I think there are three parts to it:

(1) Detecting whether it is safe to adjust the folio->index (small
folios)

(2) Performance implications of doing so

(3) Detecting whether it is safe to adjust the folio->index (large PTE-
mapped folios)


Regarding (1), if we simply track whether a folio was ever used for
COW-sharing, it would be very easy: and not only for present folios, but
for any anon folios that are referenced by swap/migration entries.
Skimming over patch #1, I think you apply a similar logic, which is good.

Regarding (2), it would apply when we mremap() anon VMAs and they happen
to reside next to other anon VMAs. Which workloads are we concerned
about harming by implementing this optimization? I recall that the most
common use case for mremap() is actually for file mappings, but I might
be wrong. In any case, we could just have a different way to enable this
optimization than for each and every mremap() invocation in a process.
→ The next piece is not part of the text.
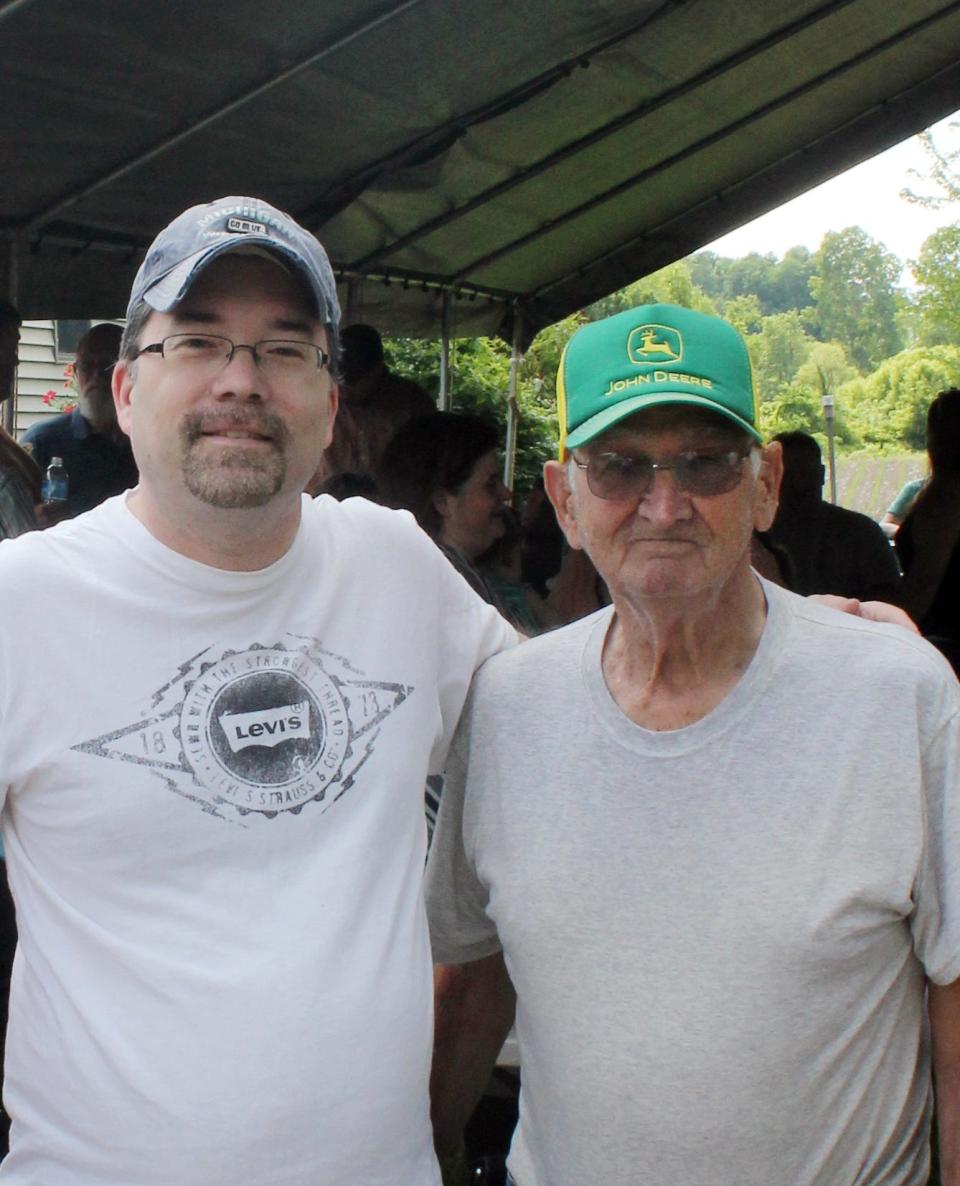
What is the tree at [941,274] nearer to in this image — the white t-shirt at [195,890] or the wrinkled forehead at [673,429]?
the wrinkled forehead at [673,429]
Regarding (3), if we were to split large folios that cross VMA
boundaries during mremap(), it would be simpler.

How is it handled in this series if we large folio crosses VMA
boundaries? (a) try splitting or (b) fail (not transparent to the user :( ).


This also creates a difference in behaviour, often surprising to users,
between mappings which are faulted and those which are not - as for the
latter we adjust vma->vm_pgoff upon mremap() to aid mergeability.

This is problematic firstly because this proliferates kernel allocations
that are pure memory pressure - unreclaimable and unmovable -
i.e. vm_area_struct, anon_vma, anon_vma_chain objects that need not exist.
> > Secondly, mremap() exhibits an implicit uAPI in that it does not permit
remaps which span multiple VMAs (though it does permit remaps that
constitute a part of a single VMA).

If I mremap() to create a hole and mremap() it back, I would assume to
automatically get the hole closed again, without special flags. Well, we
both know this is not the case :)

> > This means that a user must concern themselves with whether merges
succeed
or not should they wish to use mremap() in such a way which causes multiple
mremap() calls to be performed upon mappings.

Right.


This series provides users with an option to accept the overhead of
actually updating the VMA and underlying folios via the
MREMAP_RELOCATE_ANON flag.

Okay. I wish we could avoid this flag ...


If MREMAP_RELOCATE_ANON is specified, but an ordinary merge would result in
the mremap() succeeding, then no attempt is made at relocation of folios as
this is not required.

Makes sense. This is the existing behavior then.


Even if no merge is possible upon moving of the region, vma->vm_pgoff and
folio->index fields are appropriately updated in order that subsequent
mremap() or mprotect() calls will succeed in merging.

By looking at the surrounding VMAs or simply by trying to always keep
the folio->index to correspond to the address in the VMA? (just if
mremap() never happened, I assume?)


This flag falls back to the ordinary means of mremap() should the operation
not be feasible. It also transparently undoes the operation, carefully
holding rmap locks such that no racing rmap operation encounters incorrect
or missing VMAs.

I absolutely dislike this undo operation, really. :(

I hope we can find a way to just detect early whether this optimization
would work.

Which are the exact error cases you can run into for un-doing?

I assume:

(a) cow-shared anon folio (can detect early)

(b) large folios crossing VMAs (TBD)

(c) KSM folios? Probably we could move them, I *think* we would have to
update the ksm_rmap_item. Alternatively, we could indicate if a VMA had
any KSM folios and give up early in the first version.

Looking at patch #1, I can see that we treat KSM folios as "success".

I would have thought we would have to update the corresponding "ksm_rmap_item" ... somehow, to keep the rmap working.

I know that Wei Yang (already on cc) is working on selftests, which I am yet to review, but he doesn't cover mremap() yet.


Looking at rmap_walk_ksm(), I am left a bit confused.

We walk all entries in the stable tree (ksm_rmap_item), looking in the anon_vma interval tree for the entry that corresponds to ksm_rmap_item->address.

addr = rmap_item->address & PAGE_MASK;

if (addr < vma->vm_start || addr >= vma->vm_end)
continue;

So I would assume, already when we mremap() ... we are *already* breaking KSM rmap walkers? :) Or there is somewhere some magic that I am missing.

A KSM mremap test case for rmap would be nice ;)

--
Cheers,

David / dhildenb